:: Task directions ::
In the beer review thread below, reproduce the passage starting at "## newcigarz" and ending at "for Big pic!", word for word.

I used to frequent this brewpub when I lived in Louisville a few years back. Great atmosphere, and the deck was always fun in the spring. Looks like they've branched out in their distribution. Definitely worth a try if you can find it!


----------



## newcigarz

If you like IPAs I would highly recommend this one. Pours a Nice copper color 
with thick head. Floral notes and full Hops flavor without being too overpowering. An excellent example of a double IPA.:2

Great Divide Hercules Double IPA @ 9.1% ABV

Click for Big pic!


----------



## sspolv

Newcigarz, I can't thank you enough for your involvement in this thread! You're truly making it a wonderful experience. Anyway, to reviews!

*Harp Lager*
Ah, Harp. I drink Harp with a certain amount of trepidation. It's taste is excellent, a really fine lager. Its hop to malt ratio is tilted a bit more towards the hop side, but with a good malt underlay that doesn't disappoint. It's slightly flowery and puckery in the mouth, and has a fresh, clean taste. However, this beer is a cruel mistress, because as soon as I've drank just one pint...I feel horrible. I don't know what it is, either. It's a good ale and I really like it, but for some reason I can't stomach more than just one pint. Anyway, mine came in a bottle and at 5% ABV, if it suits you, its a fine session beer that I could only imagine would work wonders with pizza, wings, or all sorts of nummy edibles.

*Anchor Steam*
Ah, now this is a beer I like! Brewed in San Fran, I happened upon this beer after hearing quite a bit about it. Pours an amber color with almost no head, it smells like your typical beer. A sip yields a beer that, while carrying the hops that so many like, also features a wonderful malty body. To say that this beer is either hop oriented or malt oriented would be a lie. It was a skillful balance. Great flavor, clean mouth feel and taste, and is slightly crisp and not heavy at all. And, to top it off, it comes in a cool bottle. At 4.9% ABV, it is quite easy to drink a few of these. Unfortunately, around here, it's pretty rare and I managed to find the bottle I drank in Ithaca, if it was around it'd be my go to beer for a comfortable night of tv, or even with a cigar, potentially.

:: Records supplied ::
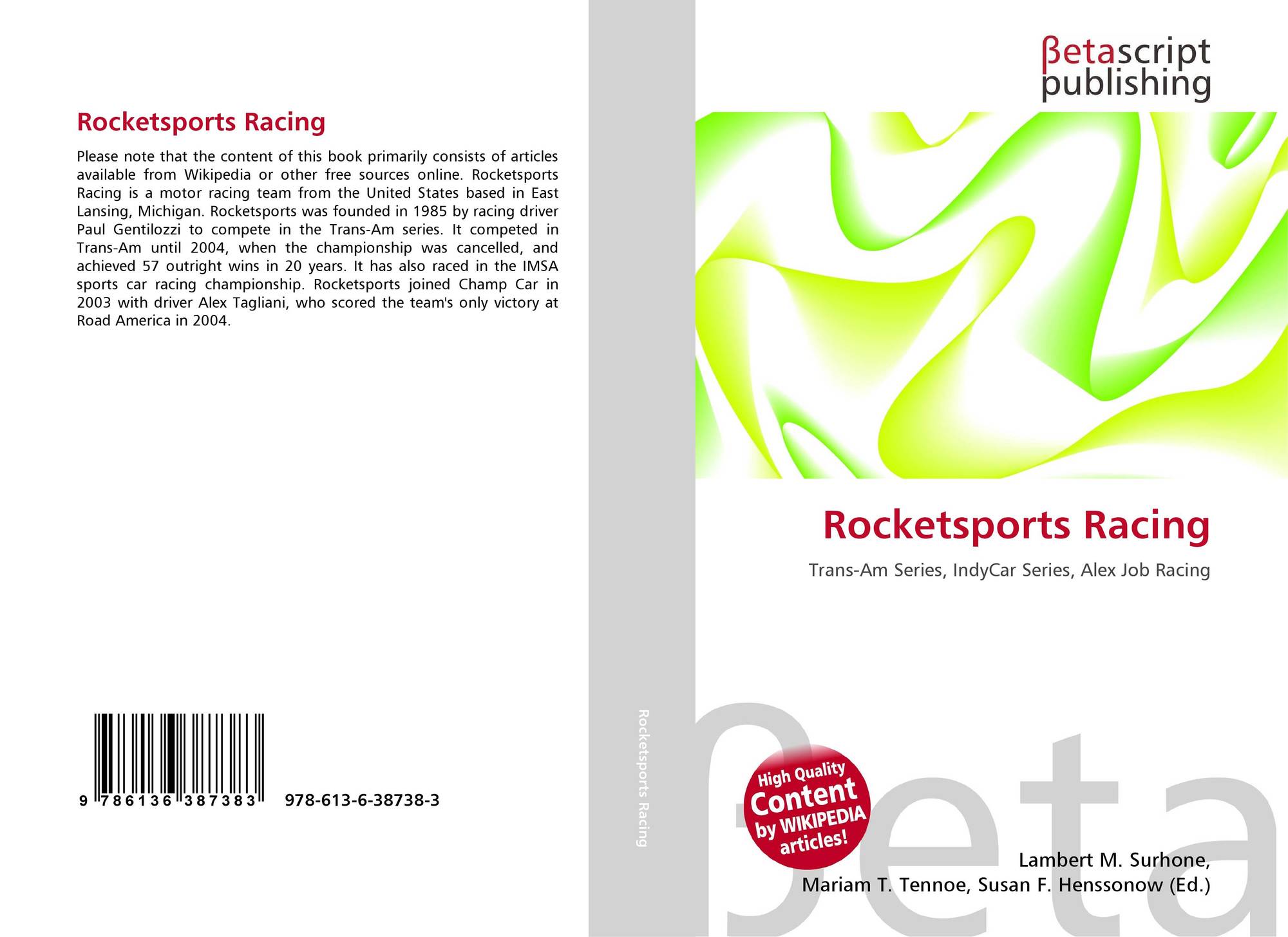 Rocketsports Racing

Please note that the content of this book primarily consists of articles available from Wikipedia or other free sources online. Rocketsports Racing is a motor racing team from the United States based in East Lansing, Michigan. Rocketsports was founded in 1985 by racing driver Paul Gentilozzi to compete in the Trans-Am series. It competed in Trans-Am until 2004, when the championship was cancelled, and achieved 57 outright wins in 20 years. It has also raced in the IMSA sports car racing championship. Rocketsports joined Champ Car in 2003 with driver Alex Tagliani, who scored the team's only victory at Road America in 2004.

9 786136 387383 978-613-6-38738-3

Rocketsports Racing

βetascript
publishing

Rocketsports Racing

Trans-Am Series, IndyCar Series, Alex Job Racing

High Quality
Content
by WIKIPEDIA
articles!

Lambert M. Surhone,
Mariam T. Tennoe, Susan F. Henssonow (Ed.)

βeta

:: Output of the exercise ::
## newcigarz

If you like IPAs I would highly recommend this one. Pours a Nice copper color 
with thick head. Floral notes and full Hops flavor without being too overpowering. An excellent example of a double IPA.:2

Great Divide Hercules Double IPA @ 9.1% ABV

Click for Big pic!